Run refactoring in dry-run mode first to review proposed changes before writing files. Combine heading fixes with link updates in a single pass to avoid intermediate broken states. Store refactoring rules as configuration files that can be versioned and shared across repositories for consistent documentation standards.

When to Use It?

Use Cases

Normalize heading hierarchies across a documentation site before publishing to ensure consistent navigation structure. Batch update internal links after reorganizing a repository directory layout. Validate and repair frontmatter fields across hundreds of markdown files to match a required schema.

Related Topics

Markdown linting tools, documentation site generators, content management automation, agent-based file processing, and static site build pipelines.

Important Notes

Requirements

Python with file system access for reading and writing markdown files. A defined documentation template or schema specifying expected structure. Version control for tracking changes and reverting problematic refactoring operations.

Usage Recommendations

Do: always run refactoring with dry-run mode first to preview changes before modifying files. Commit documentation to version control before running batch operations so changes can be reviewed. Define explicit rules for heading levels and section order rather than relying on implicit conventions.

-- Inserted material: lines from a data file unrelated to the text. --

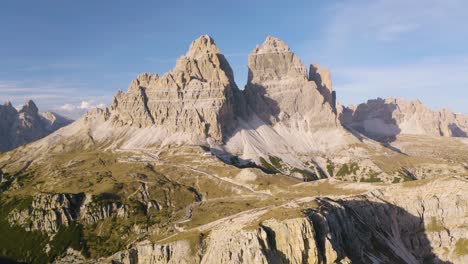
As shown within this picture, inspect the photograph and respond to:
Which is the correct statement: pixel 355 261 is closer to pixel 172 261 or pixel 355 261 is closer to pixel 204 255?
pixel 204 255

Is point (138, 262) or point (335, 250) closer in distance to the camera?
point (335, 250)

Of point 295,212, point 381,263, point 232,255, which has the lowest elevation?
point 381,263

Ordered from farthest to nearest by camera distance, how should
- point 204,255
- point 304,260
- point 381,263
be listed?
point 381,263, point 204,255, point 304,260

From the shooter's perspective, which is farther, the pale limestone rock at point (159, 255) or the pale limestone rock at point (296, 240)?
the pale limestone rock at point (159, 255)

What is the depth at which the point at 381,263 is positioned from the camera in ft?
631

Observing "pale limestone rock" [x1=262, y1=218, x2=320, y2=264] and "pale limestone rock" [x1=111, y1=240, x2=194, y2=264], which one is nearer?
"pale limestone rock" [x1=262, y1=218, x2=320, y2=264]

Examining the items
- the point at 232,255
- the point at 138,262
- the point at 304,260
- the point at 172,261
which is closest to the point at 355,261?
the point at 304,260

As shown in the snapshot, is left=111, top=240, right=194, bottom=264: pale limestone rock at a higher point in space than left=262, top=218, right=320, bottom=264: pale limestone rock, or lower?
lower

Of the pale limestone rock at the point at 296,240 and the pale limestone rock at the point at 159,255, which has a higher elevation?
the pale limestone rock at the point at 296,240

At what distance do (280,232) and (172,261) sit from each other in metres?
47.6

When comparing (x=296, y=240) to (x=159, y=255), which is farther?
(x=159, y=255)

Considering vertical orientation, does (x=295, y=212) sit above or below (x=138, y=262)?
→ above

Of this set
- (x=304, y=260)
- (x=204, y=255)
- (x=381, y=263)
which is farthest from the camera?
(x=381, y=263)

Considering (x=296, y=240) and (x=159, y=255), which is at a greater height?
(x=296, y=240)
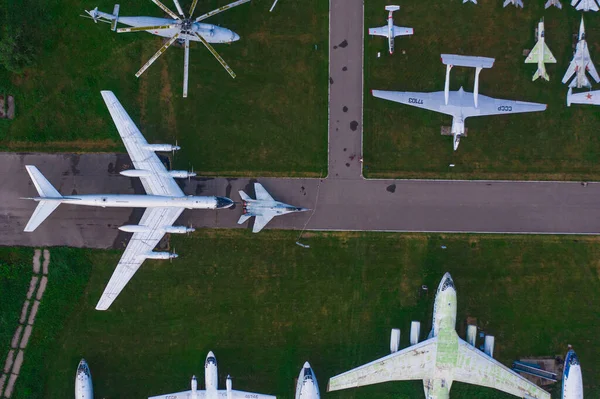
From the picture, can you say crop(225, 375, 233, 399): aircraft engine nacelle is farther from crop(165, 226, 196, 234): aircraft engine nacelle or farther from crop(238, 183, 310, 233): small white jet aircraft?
crop(165, 226, 196, 234): aircraft engine nacelle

Don't: refactor markdown files without backing up or committing first, as regex-based changes can produce unexpected results. Apply rules globally without excluding generated or vendor documentation that should not be modified. Skip link validation after moving files, which will leave readers with broken references.

Limitations

Regex-based refactoring cannot understand semantic meaning, so it may make incorrect changes in ambiguous cases. Complex markdown extensions like custom directives may not be handled by standard parsing patterns. Large documentation sets require careful testing to ensure batch operations produce correct results across all file variations.